--- GIVEN RECORDS ---
——

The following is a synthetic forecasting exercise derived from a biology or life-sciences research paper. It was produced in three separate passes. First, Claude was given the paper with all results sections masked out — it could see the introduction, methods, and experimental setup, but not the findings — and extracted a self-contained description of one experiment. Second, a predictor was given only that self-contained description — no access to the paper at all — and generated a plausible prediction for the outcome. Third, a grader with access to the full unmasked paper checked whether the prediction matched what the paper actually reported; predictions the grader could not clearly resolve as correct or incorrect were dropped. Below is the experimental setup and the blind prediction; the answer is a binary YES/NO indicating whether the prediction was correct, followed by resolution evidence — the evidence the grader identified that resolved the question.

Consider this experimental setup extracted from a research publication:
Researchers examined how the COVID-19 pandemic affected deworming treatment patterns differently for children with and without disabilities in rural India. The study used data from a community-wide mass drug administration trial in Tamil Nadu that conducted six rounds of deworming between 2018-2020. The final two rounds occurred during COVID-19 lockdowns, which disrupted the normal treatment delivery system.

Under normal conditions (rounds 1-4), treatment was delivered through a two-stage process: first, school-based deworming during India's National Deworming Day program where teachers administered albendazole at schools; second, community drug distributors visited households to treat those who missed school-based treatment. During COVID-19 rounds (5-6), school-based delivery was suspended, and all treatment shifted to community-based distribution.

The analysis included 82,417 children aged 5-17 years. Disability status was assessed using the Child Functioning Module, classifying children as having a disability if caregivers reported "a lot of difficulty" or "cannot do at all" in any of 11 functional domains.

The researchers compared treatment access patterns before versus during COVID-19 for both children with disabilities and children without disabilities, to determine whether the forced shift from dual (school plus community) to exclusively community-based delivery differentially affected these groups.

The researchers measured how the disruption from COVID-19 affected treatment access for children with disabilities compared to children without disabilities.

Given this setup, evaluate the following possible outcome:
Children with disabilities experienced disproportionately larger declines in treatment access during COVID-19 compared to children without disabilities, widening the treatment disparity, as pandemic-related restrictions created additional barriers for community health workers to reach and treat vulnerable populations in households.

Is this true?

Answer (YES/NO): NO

——

--- THE PROBLEM ---
Search the records for the string "this" and return every line in which it occurs.

--- REPLY ---
Consider this experimental setup extracted from a research publication:
Given this setup, evaluate the following possible outcome:
Is this true?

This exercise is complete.